Title: Arifureta: From Commonplace to World’s Strongest, Vol. 1
Author: Ryo Shirakome
Format: Light Novel
Hajime never expected his class to get summoned to a fantasy world. But the dream-like awakening everyone else experienced never came for him—he’s just as average in his new life as his old. Worse, the prettiest girl in class won’t leave him alone . . . which results in him falling to the depths of a monster-infested labyrinth. He’ll need to change himself drastically if he wants to have any chance to survive.
This was more interesting than I initially expected, although parts of Hajime’s journey feel rather compressed.
I liked that Hajime loathes the way Kaori pays attention to him, because he’s not interested in her, and he’s also become the target of all the guys who are. Even when he finds out her true reason, he doesn’t seem interested in her at all as a girlfriend. He’s just trying to get her to go away in the nicest way he can think of. Because her attention is poisonous to him, and she either can’t see that or refuses to.
It’s also interesting that the biggest “villain” of the piece is likely Kouki, whose inability to accurately perceive and react to the world around him is causing all sorts of problems, even when he’s trying to be helpful. And because nearly the whole class got pulled over, Hajime remains the target of the people who tormented him.

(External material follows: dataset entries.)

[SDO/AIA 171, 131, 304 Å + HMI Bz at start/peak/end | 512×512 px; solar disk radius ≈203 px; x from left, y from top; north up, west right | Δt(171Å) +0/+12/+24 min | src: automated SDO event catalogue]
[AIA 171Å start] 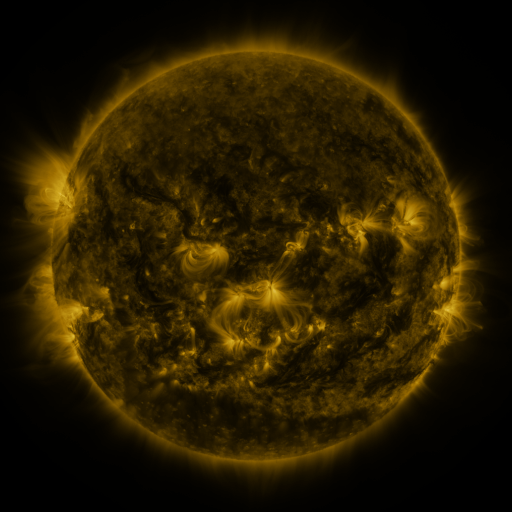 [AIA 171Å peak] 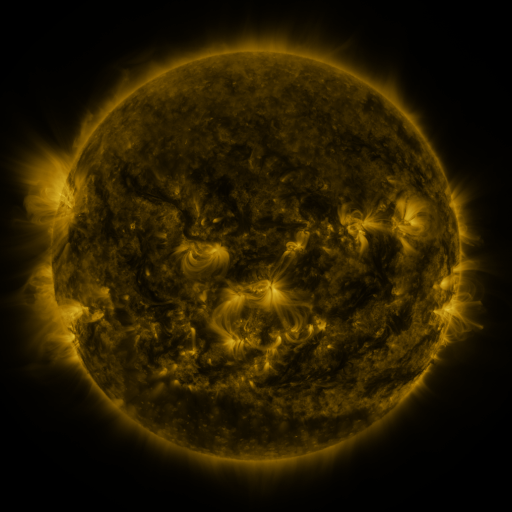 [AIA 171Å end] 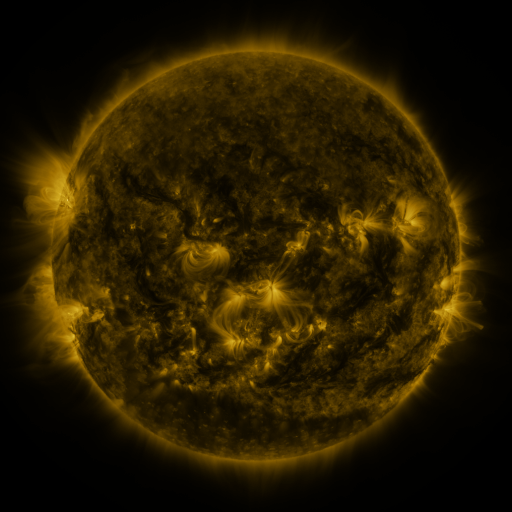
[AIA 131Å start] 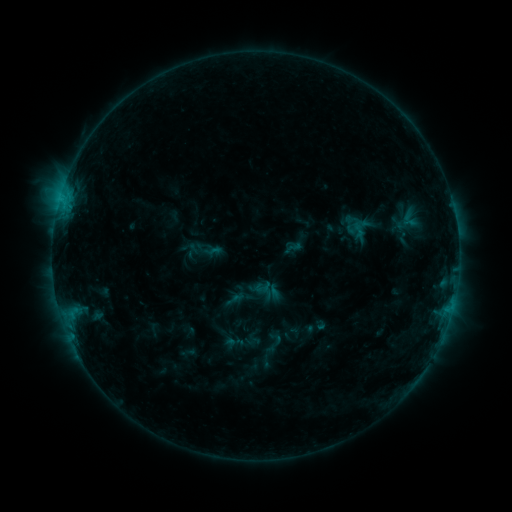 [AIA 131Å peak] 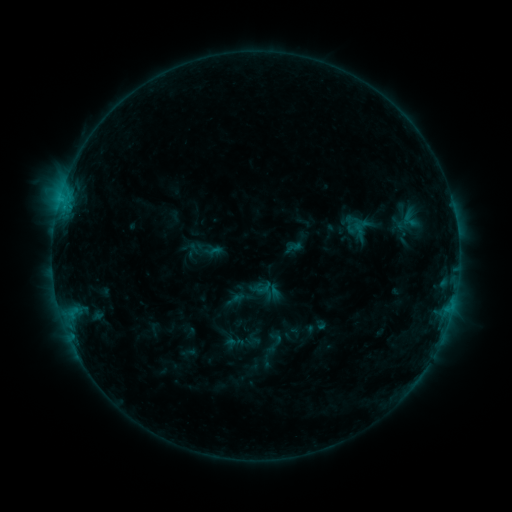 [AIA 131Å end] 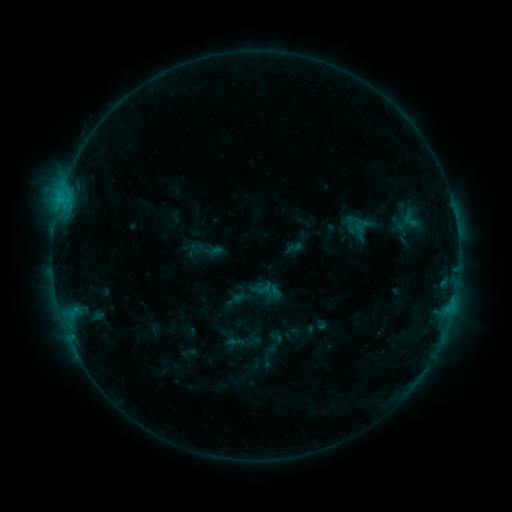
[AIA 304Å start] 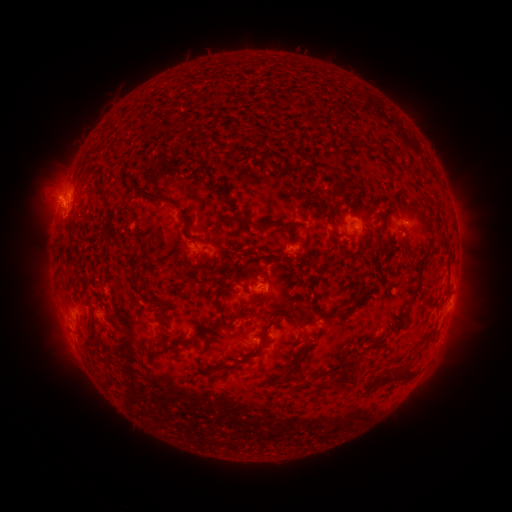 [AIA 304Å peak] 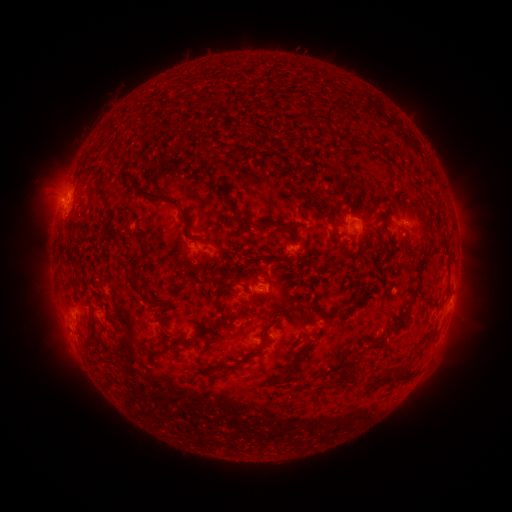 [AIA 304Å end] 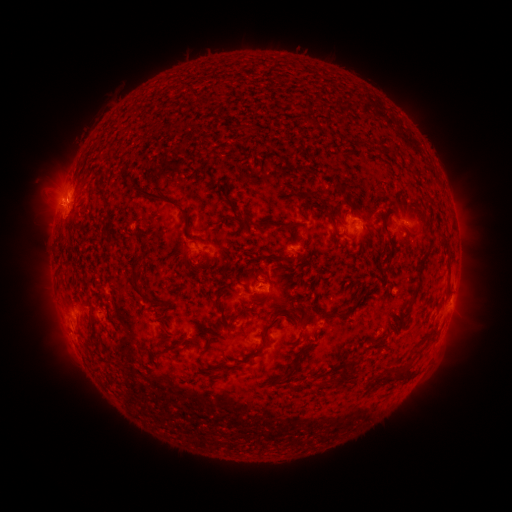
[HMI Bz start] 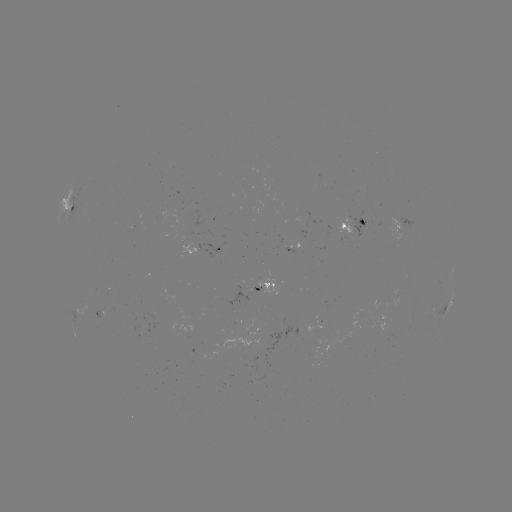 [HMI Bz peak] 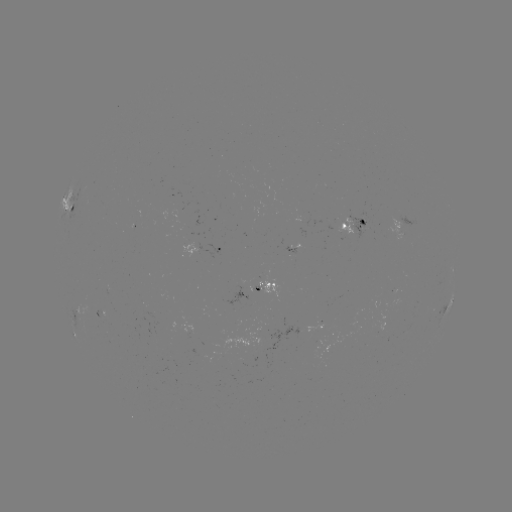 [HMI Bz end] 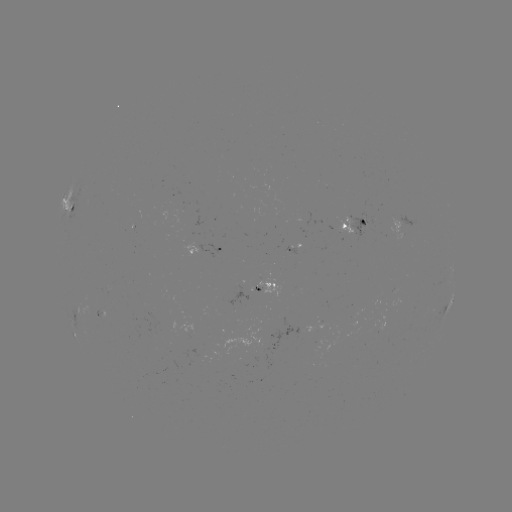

nothing was catalogued: no classed flare, no EUV trigger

The labyrinth part felt like it could have been several books, instead of about half of one. This is where I would have liked to see far more of Hajime’s adventures in the depths, but what we do get is still a lot of fun. I had to laugh when he starts lovingly describing the features of the various guns he’s creating, although my favorite moment by far was the exchange:
“Don’t mind me, shoot!”
“Wait, really? Thanks.” Bang!
Although the bit where he’s completely ready to ignore that sealed block is probably my second favorite scene. Him figuring that if someone went this far to hide something, it’s probably better off sealed was hilarious. Hajime is not interested in the typical heroic tropes for the most part. He’d rather avoid the trouble.
I’m not that fond of Yue. She’s more interested in sleeping with Hajime than anything else—and picking the middle of a fight to seduce the man is not conducive to anyone’s survival. I also really dislike the trope of making a very young-looking girl legal by saying she’s a few hundred years old, she just stopped aging early. And she won’t take him telling her no, so it feels like she rapes him in the end.
Overall, though, I’m at least interested enough to see where this goes next. I can’t wait for his reintroduction to the classmates who think he’s dead, as that should be entertaining in a lot of ways (Hajime’s stay in the labyrinth was brutal, and his body reflects that). I rate this book Recommended, as long as Yue’s visual age and sexual aggressiveness isn’t a barrier.